__READING PASSAGE__.
2 min
Joe Biden.

Fighting the pandemic with mass vaccination - 220 million doses administered - and strong Keynesian economic stimuli. More taxes on the rich as a way to make equality of opportunity more real. Injection of public investment for infrastructure and creation of green economy jobs. Commitment to education from childhood to university, with direct aid to families. All this, which is no small thing, on the inside. And on the outside, multilateralism, the fight against climate change and the defence of human rights and democracy in the face of China's rise and the global autocratic danger it represents.

In his first 100 days in office, the US Democratic president, Joe Biden, has pressed the accelerator and is laying the foundations for a radical change with respect to his predecessor, both in terms of objectives and in terms of style and conception of society. Biden intends to quickly forget the tension of the Trump era and, although it is too early for any kind of triumphalism, it seems that green shoots of economic recovery are beginning to show and that the social and ideological polarisation that his predecessor had generated is beginning to subside. The image of Biden in Congress, flanked by Harris and Pelosi, also sends a message of change: women can be in charge and know how to. But, despite the lyrics and the music sounding good, the Biden administration will not have an easy time of it. Among other things because some of the ambitious measures of millionaire investment require a majority in Congress that he does not have, due to the Democrats' slim advantage,

In any case, Biden aims to launch the largest government investment since World War II with a tax hike on big business and on the wealth of the richest 1%. The US president wants to push ahead with a tax reform that will put an end to loopholes and the use of tax havens, and raise taxes to 39.6% for those who earn over $400,000 a year, the same as they paid when George W. Bush became president. It is, in fact, a profound change that means starting to dismantle the conservative revolution that began with Ronald Reagan in the 80s. In a way, Biden's plan, which appeals to the middle class over the financial power of Wall Street, is an America First of a social nature, not a neoliberal one like Trump's.

In ideological terms, Biden's message in favour of an economy with a social soul and a public engine, based on the strength of a full and plural democracy, in addition to imprinting a profound domestic shift, may also have a global effect opposite to that of Trump, who boosted populist authoritarianisms. In fact, Europe is also following, albeit with more difficulties, the path of public stimulus with the Next Generation funds, also emphasising the green economy and making good on the Franco-German axis as an emblem of liberal democracies.

__TASK ITEM 1__.
Answer from the article on Joe Biden's first 100 days:
(a) How many vaccine doses does it say have been administered?
(b) To what rate would taxes rise for those earning over $400,000 a year?
(c) Which European funds does it name?
__TASK ITEM 2__.
Copy the article on Joe Biden's first 100 days word for word, from "In any case, Biden" to "one like Trump's.".

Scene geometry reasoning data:
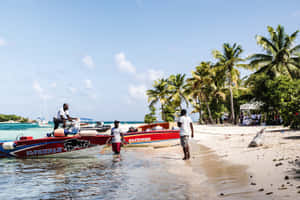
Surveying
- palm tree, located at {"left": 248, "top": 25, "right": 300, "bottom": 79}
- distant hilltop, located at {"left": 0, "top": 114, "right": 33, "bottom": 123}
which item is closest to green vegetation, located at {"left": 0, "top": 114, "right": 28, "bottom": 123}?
distant hilltop, located at {"left": 0, "top": 114, "right": 33, "bottom": 123}

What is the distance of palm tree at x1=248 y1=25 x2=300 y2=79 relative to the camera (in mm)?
32219

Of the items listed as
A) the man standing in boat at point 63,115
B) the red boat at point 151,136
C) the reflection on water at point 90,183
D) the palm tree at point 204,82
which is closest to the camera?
the reflection on water at point 90,183

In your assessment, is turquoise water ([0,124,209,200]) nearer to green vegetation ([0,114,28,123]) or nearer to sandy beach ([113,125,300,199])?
sandy beach ([113,125,300,199])

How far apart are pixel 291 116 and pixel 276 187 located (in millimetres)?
9730

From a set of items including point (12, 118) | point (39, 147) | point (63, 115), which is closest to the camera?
point (63, 115)

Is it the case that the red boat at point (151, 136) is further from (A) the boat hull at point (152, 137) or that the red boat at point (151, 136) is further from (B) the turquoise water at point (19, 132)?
(B) the turquoise water at point (19, 132)

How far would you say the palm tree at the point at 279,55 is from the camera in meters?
32.2

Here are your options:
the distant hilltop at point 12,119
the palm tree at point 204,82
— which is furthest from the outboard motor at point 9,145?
the distant hilltop at point 12,119

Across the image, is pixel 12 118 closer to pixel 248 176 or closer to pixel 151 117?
pixel 151 117

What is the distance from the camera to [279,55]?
32.5m

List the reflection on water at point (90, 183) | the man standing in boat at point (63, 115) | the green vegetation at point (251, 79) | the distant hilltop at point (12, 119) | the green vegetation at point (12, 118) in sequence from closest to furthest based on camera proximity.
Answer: the reflection on water at point (90, 183)
the man standing in boat at point (63, 115)
the green vegetation at point (251, 79)
the green vegetation at point (12, 118)
the distant hilltop at point (12, 119)

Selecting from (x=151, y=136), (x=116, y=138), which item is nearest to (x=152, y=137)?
(x=151, y=136)

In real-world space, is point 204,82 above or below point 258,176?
above

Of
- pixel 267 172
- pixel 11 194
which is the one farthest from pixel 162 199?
pixel 11 194
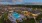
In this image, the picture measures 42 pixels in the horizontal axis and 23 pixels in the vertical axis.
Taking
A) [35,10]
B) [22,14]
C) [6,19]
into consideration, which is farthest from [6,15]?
[35,10]

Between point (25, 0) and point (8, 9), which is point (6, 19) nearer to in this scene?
point (8, 9)

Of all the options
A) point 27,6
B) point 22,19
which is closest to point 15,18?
point 22,19

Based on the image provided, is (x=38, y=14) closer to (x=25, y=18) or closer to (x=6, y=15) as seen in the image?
(x=25, y=18)

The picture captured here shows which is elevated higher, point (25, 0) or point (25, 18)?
point (25, 0)

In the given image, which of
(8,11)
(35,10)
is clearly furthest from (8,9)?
(35,10)

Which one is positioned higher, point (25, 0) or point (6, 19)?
point (25, 0)

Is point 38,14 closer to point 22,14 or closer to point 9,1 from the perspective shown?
point 22,14

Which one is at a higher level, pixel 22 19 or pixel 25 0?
pixel 25 0
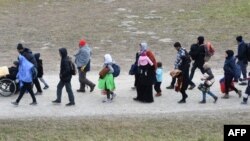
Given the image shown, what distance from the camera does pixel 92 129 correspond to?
1434 cm

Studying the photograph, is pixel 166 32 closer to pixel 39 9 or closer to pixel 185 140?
pixel 39 9

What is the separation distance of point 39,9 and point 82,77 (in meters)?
11.7

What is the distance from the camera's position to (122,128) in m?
14.4

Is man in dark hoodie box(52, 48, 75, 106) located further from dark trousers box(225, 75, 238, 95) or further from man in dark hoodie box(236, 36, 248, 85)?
man in dark hoodie box(236, 36, 248, 85)

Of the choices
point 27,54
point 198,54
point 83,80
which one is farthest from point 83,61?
point 198,54

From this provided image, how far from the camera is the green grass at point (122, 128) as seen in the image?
13930 mm

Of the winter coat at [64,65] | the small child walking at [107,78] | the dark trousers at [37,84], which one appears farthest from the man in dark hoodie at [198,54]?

__RESPONSE BOX 1__.
(a) 220 million
(b) 39.6%
(c) The Next Generation funds

__RESPONSE BOX 2__.
In any case, Biden aims to launch the largest government investment since World War II with a tax hike on big business and on the wealth of the richest 1%. The US president wants to push ahead with a tax reform that will put an end to loopholes and the use of tax havens, and raise taxes to 39.6% for those who earn over $400,000 a year, the same as they paid when George W. Bush became president. It is, in fact, a profound change that means starting to dismantle the conservative revolution that began with Ronald Reagan in the 80s. In a way, Biden's plan, which appeals to the middle class over the financial power of Wall Street, is an America First of a social nature, not a neoliberal one like Trump's.